If these things are true, then you are golden. It may take a little bit of time to get a feel for the process and work around the little hiccups that will inevitably occur. However, the process should be flowing smoothly after a few weeks.
Things to Watch Out For
This is not intended to be a rigid process. The only place that real process comes into it is in the transition from the Developer’s repository to the Canonical repository. This is true by design. Its whole purpose is to encourage the wild and wooly exchange and growth of ideas, creativity, and productivity in the project wherever that is possible while providing a bit of rigidity and discipline only when it is required. Getting that balance right in such a way that you get both the most creativity and productivity possible and the most maintainable, well-founded code while at the same time keep the team happy is the goal.

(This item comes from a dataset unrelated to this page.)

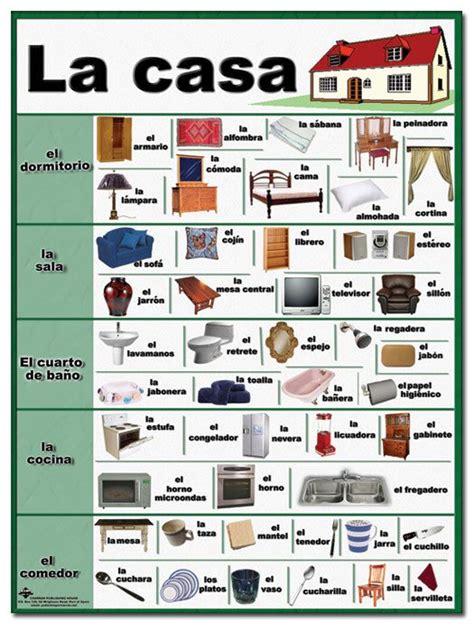 vocabulario los muebles la casa vocabulario espanol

This is what this process seeks to encourage.
One of the ways I have seen the process founder and become rigid is with respect to a team that does not know git well. This process takes quite a bit of comfort with Git to work. Your developers need to be comfortable with local and remote repositories, rebasing, merging, pushing and pulling from peers, signing off on commits, etc. If you have new or incompetent developers you may be tempted to wrap all of these steps in scripts that, apparently, take the need for knowledge away from your developers. However, these scripts don’t remove the need for knowledge of git, all they do is delay that need slightly. What they do is encourage the team to avoid learning git, while at the same time spending an inordinate amount of time fixing problems when the scripts inevitably break. At the same time, they lock down and rigidify a process that should, by its nature, not be rigid.
Go ahead, bite the bullet and give the team the time and resources they need to learn git well. It will take a few weeks, and you will take a productivity hit. However, in the long run, you will make that back many times over.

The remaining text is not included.